SURABAYA, iNewsSurabaya.id - Tim penyidik Kejaksaan Tinggi (Kejati) Jawa Timur menetapkan tiga orang sebagai tersangka dalam kasus dugaan tindak pidana korupsi yang melibatkan pemberian fasilitas kredit oleh sebuah Bank BUMN di Jember. Ketiganya diduga terlibat dalam penyalahgunaan kredit melalui Koperasi Simpan Pinjam (KSP) Mitra Usaha Mandiri Semboro (MUMS) dari tahun 2021 hingga 2023.
Para tersangka yang kini mendekam di tahanan adalah Ketua KSP MUMS, Saptadi (SD), Manager KSP MUMS, Ika Anjarsari Ningrum (IAN), serta MFH, Kepala Cabang Bank BUMN Jember periode 2018-2023. Kerugian negara akibat praktik korupsi ini ditaksir mencapai Rp125 miliar.
"Penyidik sudah melakukan penahanan terhadap ketiga tersangka untuk 20 hari ke depan, mulai 9 Oktober hingga 28 Oktober 2024 di Rutan Kelas I Surabaya," ungkap Kepala Kejati Jatim, Mia Amiati, dalam konferensi pers, Rabu (9/10/2024).
Kasus ini bermula ketika Bank BUMN Kantor Cabang Jember menyetujui permohonan fasilitas kredit BWU yang diajukan oleh KSP MUMS atas nama petani tebu di wilayah Jember dan Bondowoso.
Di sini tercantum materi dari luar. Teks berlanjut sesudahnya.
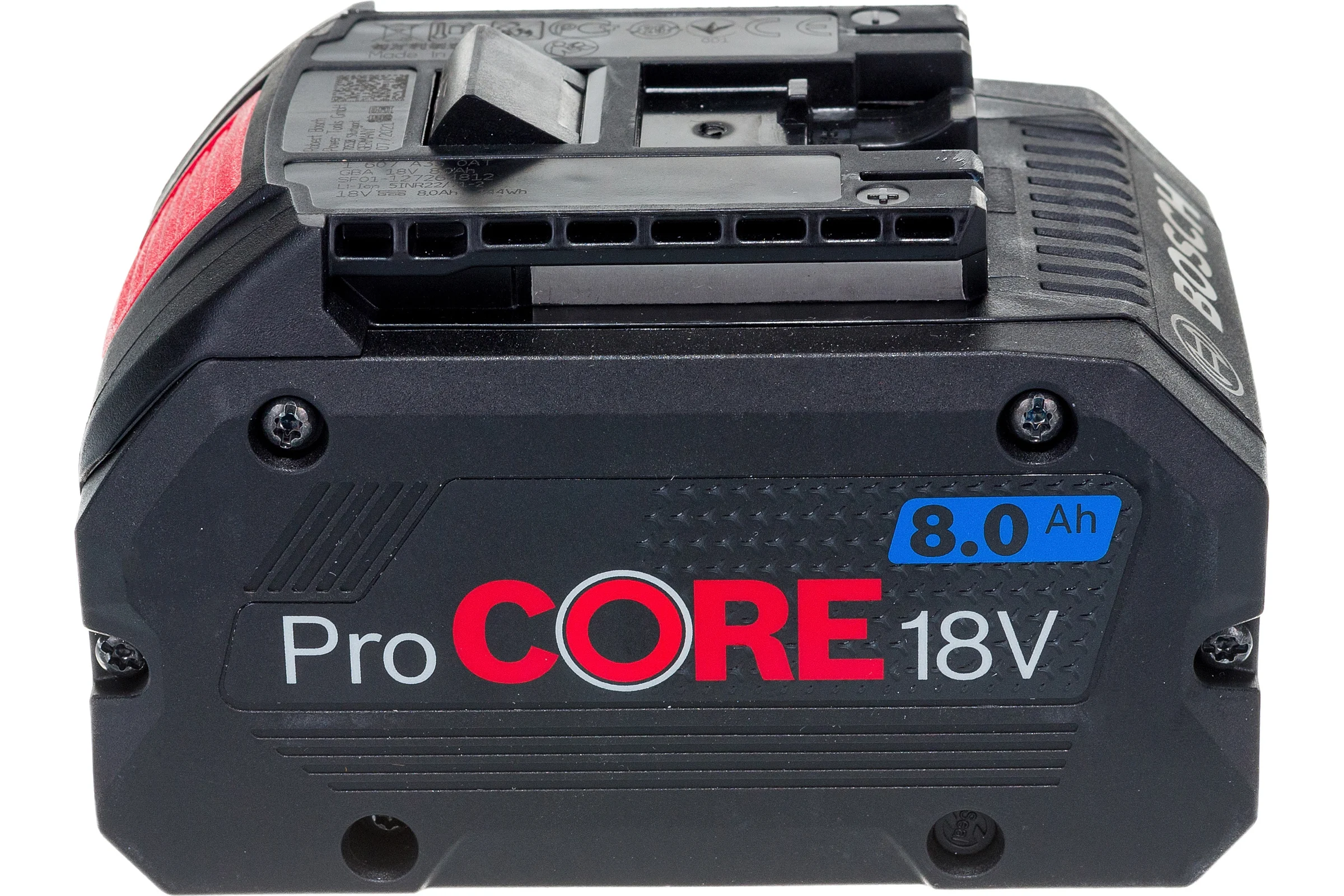 Батарея аккумуляторная Li-ion ProCORE18V 8.0 Ач Bosch 1600A016GK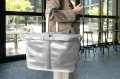 Koszyk CARRYBAG, silver crackle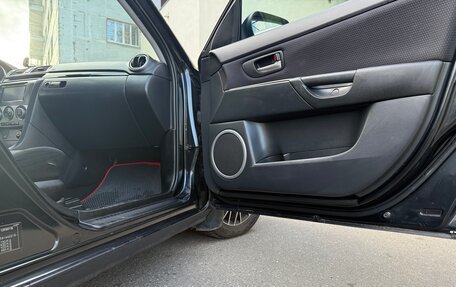 Mazda 3, 2007 год, 740 000 рублей, 17 фотография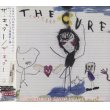 ザ・キュアー THE CURE / ザ・キュアー THE CURE 【CD】 日本盤 帯付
Kredit tersebut seharusnya disalurkan hanya kepada petani tebu yang bermitra dengan Pabrik Gula Semboro, sesuai dengan kontrak giling dan Surat Keterangan Kelolaan lahan tebu dalam bentuk Rencana Kerja Usaha (RKU).
Namun, temuan kejaksaan menunjukkan ada manipulasi data yang sangat masif. "Banyak petani tebu yang namanya digunakan dalam pengajuan kredit, ternyata tidak memiliki lahan kelolaan tebu dan bahkan bukan petani tebu sama sekali," jelas Mia.
Pengurus KSP MUMS menggunakan data palsu dan meminjam identitas orang lain untuk mendapatkan persetujuan kredit.
Meski berbagai ketidakberesan terungkap, tersangka MFH, yang menjabat sebagai Kepala Cabang Bank BUMN Jember saat itu, tetap memberikan lampu hijau untuk pencairan kredit. Hal ini dilakukan meskipun rekomendasi yang seharusnya dikeluarkan oleh Pabrik Gula Semboro justru dibuat dan ditandatangani oleh pengurus KSP MUMS sendiri, bukan pihak yang berwenang.
Bahkan, sebagian besar tanda tangan dalam dokumen RKU dipalsukan. Identitas para debitur fiktif yang digunakan dalam pengajuan kredit juga memanfaatkan KTP orang lain. Setelah kredit cair, dana ditarik dari rekening debitur dan dikendalikan oleh para pengurus KSP MUMS tanpa sepengetahuan debitur.
Para petani yang dipinjam identitasnya untuk pengajuan kredit hanya menerima sejumlah kecil uang tunai, berkisar antara Rp500 ribu hingga Rp1 juta, sementara mereka tidak mendapatkan buku tabungan maupun kartu ATM. Mereka sama sekali tidak mengetahui bahwa namanya digunakan dalam transaksi pencairan kredit bernilai miliaran rupiah.
Modus yang digunakan para tersangka dikenal sebagai kredit topengan dan kredit tempilan. Kredit topengan adalah kredit yang diajukan atas nama orang lain, namun uangnya dikuasai oleh pihak yang bukan debitur. Sedangkan kredit tempilan adalah kredit yang sebagian dana digunakan oleh debitur, dan sebagian lainnya oleh pihak lain yang tidak berhak.
Atas tindakan mereka, ketiga tersangka dijerat dengan pasal 2 ayat 1 juncto pasal 3 dan pasal 18 Undang-Undang Nomor 31 Tahun 1999 tentang Pemberantasan Tindak Pidana Korupsi yang telah diubah dengan UU Nomor 20 Tahun 2001, serta pasal 55 ayat 1 KUHP.